Open Access in den Geisteswissenschaften, passt das zusammen? Auf jeden Fall, davon ist Prof. Dr. Stefan Horlacher von der TU Dresden überzeugt, aber es gibt Nachhol- und vor allem Klärungsbedarf auf einem (noch) recht wenig bespielten Feld.

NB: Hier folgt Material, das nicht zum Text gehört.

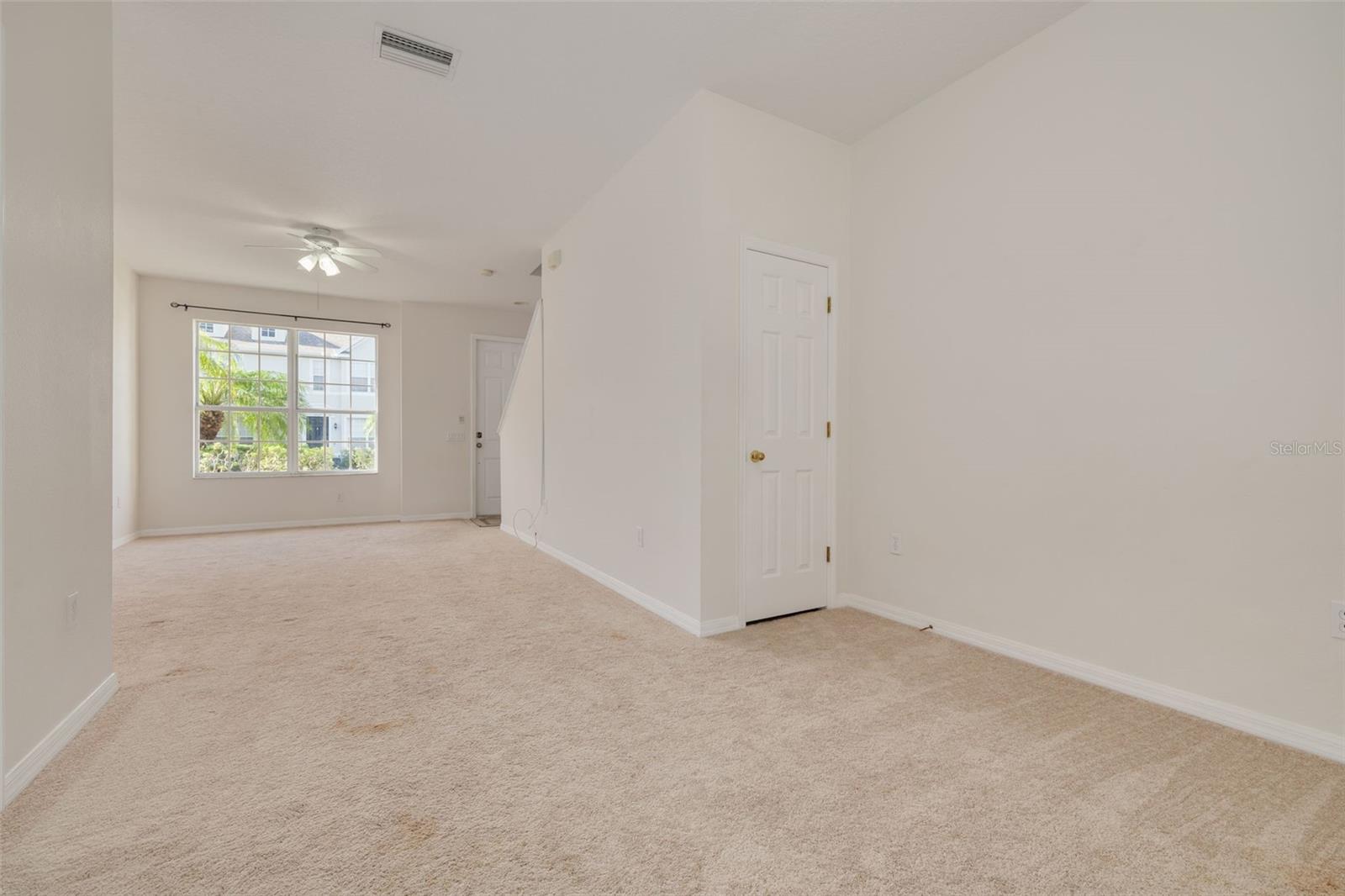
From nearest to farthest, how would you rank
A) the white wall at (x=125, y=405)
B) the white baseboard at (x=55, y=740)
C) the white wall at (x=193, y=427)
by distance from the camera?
the white baseboard at (x=55, y=740), the white wall at (x=125, y=405), the white wall at (x=193, y=427)

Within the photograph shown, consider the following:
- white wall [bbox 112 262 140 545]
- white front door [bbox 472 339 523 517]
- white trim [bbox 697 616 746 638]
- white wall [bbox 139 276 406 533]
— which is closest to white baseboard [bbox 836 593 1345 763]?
white trim [bbox 697 616 746 638]

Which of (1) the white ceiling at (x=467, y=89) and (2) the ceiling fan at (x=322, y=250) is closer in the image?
(1) the white ceiling at (x=467, y=89)

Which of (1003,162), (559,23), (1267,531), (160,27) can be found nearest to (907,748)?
(1267,531)

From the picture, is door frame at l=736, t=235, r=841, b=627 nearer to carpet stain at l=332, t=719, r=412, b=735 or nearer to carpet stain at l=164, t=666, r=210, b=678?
carpet stain at l=332, t=719, r=412, b=735

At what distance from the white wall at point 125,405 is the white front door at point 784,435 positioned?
5.93 m

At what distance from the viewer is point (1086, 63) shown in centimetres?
236

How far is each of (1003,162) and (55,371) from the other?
3801 millimetres

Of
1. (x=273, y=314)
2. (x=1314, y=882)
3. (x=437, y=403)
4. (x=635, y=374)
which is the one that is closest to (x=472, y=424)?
(x=437, y=403)

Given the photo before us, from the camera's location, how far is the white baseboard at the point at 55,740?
1.53m

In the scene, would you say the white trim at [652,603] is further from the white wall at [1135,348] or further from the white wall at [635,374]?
the white wall at [1135,348]

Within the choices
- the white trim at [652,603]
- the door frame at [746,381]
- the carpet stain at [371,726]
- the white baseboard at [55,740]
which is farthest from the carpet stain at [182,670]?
the door frame at [746,381]

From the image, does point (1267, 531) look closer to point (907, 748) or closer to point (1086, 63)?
point (907, 748)

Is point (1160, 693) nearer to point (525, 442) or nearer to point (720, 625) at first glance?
point (720, 625)

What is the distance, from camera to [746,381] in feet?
10.0
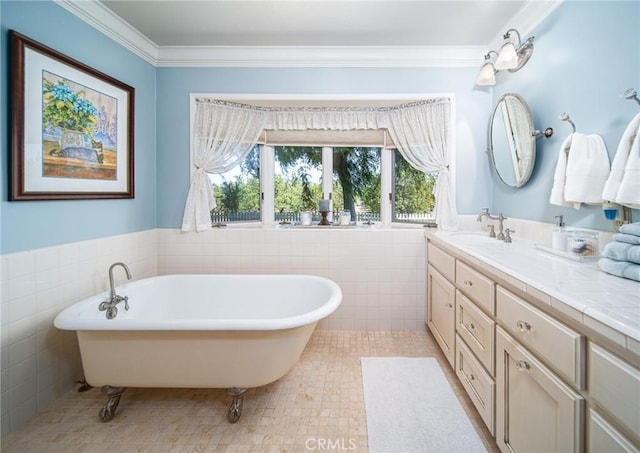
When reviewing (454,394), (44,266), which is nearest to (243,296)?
(44,266)

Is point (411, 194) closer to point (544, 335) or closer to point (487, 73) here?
point (487, 73)

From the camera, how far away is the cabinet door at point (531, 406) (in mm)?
964

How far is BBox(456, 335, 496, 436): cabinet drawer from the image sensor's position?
1492 mm

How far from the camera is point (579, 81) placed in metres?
1.72

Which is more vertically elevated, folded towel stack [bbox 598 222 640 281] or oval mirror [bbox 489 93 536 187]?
oval mirror [bbox 489 93 536 187]

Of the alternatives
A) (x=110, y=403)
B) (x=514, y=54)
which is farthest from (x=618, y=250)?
(x=110, y=403)

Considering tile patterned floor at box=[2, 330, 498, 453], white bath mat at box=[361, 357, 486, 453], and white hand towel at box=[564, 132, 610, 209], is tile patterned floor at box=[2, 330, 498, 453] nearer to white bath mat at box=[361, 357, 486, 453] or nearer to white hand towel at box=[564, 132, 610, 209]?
white bath mat at box=[361, 357, 486, 453]

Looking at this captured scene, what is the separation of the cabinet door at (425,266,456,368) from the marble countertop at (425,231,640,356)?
477 millimetres

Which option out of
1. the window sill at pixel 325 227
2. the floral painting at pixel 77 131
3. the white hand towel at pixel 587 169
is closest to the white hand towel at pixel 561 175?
the white hand towel at pixel 587 169

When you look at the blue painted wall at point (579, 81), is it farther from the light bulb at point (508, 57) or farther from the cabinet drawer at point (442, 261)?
the cabinet drawer at point (442, 261)

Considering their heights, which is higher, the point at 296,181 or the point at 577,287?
the point at 296,181

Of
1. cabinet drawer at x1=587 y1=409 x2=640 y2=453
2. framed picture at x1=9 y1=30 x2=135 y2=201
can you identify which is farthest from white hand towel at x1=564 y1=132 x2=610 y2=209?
framed picture at x1=9 y1=30 x2=135 y2=201

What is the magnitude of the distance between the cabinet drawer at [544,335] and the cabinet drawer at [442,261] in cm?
66

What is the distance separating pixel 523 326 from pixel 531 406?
0.97 ft
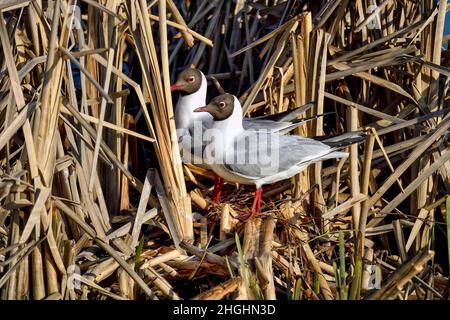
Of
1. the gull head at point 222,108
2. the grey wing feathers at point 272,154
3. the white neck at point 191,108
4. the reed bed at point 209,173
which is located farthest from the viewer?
the white neck at point 191,108

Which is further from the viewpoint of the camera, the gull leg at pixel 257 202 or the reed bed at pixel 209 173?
the gull leg at pixel 257 202

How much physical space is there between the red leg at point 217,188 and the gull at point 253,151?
13 centimetres

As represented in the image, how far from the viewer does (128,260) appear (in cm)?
343

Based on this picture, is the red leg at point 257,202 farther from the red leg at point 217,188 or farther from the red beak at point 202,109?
the red beak at point 202,109

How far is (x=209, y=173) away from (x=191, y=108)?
0.36m

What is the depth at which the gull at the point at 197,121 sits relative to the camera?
13.7ft

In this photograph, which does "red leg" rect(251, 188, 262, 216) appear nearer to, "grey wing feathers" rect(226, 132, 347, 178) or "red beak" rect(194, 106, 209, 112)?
"grey wing feathers" rect(226, 132, 347, 178)

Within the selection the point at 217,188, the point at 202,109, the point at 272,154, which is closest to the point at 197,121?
the point at 202,109

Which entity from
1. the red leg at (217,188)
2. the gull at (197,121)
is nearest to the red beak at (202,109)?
the gull at (197,121)

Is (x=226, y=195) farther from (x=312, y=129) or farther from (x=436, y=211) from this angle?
(x=436, y=211)

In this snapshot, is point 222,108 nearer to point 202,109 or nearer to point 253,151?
point 202,109

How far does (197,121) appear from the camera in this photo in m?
4.43

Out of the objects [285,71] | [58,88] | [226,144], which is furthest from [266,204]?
[58,88]

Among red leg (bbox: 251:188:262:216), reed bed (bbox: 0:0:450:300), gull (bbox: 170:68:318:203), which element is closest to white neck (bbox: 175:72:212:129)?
gull (bbox: 170:68:318:203)
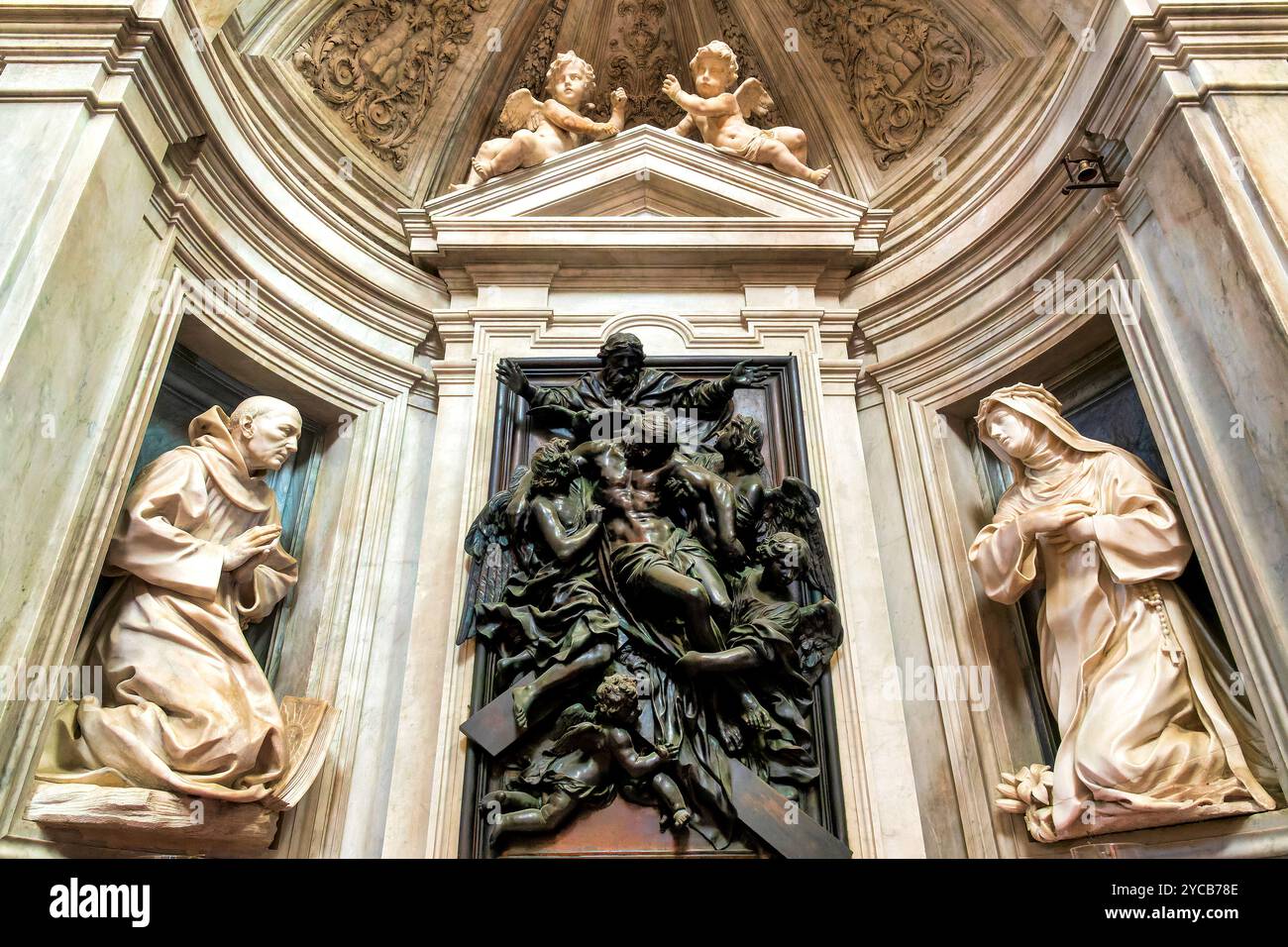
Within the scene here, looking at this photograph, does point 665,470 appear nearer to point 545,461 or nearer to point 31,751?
point 545,461

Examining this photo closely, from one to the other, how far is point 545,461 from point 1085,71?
357cm

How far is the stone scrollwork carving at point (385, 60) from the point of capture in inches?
232

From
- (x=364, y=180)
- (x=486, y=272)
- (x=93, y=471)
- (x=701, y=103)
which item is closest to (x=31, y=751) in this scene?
(x=93, y=471)

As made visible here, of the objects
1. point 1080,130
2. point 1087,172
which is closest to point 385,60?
point 1080,130

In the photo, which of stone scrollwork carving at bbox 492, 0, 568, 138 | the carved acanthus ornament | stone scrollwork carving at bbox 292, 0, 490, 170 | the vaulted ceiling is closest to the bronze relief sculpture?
the vaulted ceiling

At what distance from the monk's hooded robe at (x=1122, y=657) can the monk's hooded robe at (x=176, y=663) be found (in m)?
3.60

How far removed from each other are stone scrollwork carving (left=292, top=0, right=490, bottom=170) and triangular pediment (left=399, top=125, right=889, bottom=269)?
979 mm

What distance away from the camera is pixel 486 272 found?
5680mm

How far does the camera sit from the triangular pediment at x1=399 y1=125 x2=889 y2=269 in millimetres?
5625

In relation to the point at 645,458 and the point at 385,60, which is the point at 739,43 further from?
the point at 645,458

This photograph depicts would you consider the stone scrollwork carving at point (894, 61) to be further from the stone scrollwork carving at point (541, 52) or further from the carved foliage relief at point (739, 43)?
the stone scrollwork carving at point (541, 52)

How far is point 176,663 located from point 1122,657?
13.8 feet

Prof. Dr. Stefan Horlacher

  • Professor für Englische Literaturwissenschaft der TU Dresden
  • Prodekan der Fakultät Sprach-, Literatur- und Kulturwissenschaften
  • Forschungsschwerpunkte: Englische Literatur, Literatur- und Medientheorie, Geschlechterforschung

1.      Sie sind Professor für Englische Literaturwissenschaft an der TU Dresden. In den Geisteswissenschaften ist das Thema Open Access bisher eher unterrepräsentiert. Was hat Sie dazu gebracht, sich mit diesem Thema auseinanderzusetzen?

Im Wesentlichen die Möglichkeit, mit meinen Publikationen ein größeres Publikum zu erreichen und meine Texte weltweit einfacher verfügbar zu machen.

2.     Hat Open Access Auswirkungen auf Ihre Arbeit? Merken Sie Veränderungen in der wissenschaftlichen Publikationslandschaft? 

Ich stelle fest, dass Open Access zunimmt und viele Bücher nach einigen Jahren in Open Access übergehen, gleiches gilt für Aufsätze. Bei Publikationen im Bereich der Anglistik und Amerikanistik sind m.E. noch die etablierten Verlage dominant, die aber selbst zunehmend Zeitschriften und Bücher im Open Access zugänglich machen. 

3.     Sie veröffentlichen viele Ihrer Publikationen auf dem Grünen Weg auf Qucosa. Wie sind Ihre Erfahrungen damit? Sehen Sie Vorteile der Green OA Zweitveröffentlichung?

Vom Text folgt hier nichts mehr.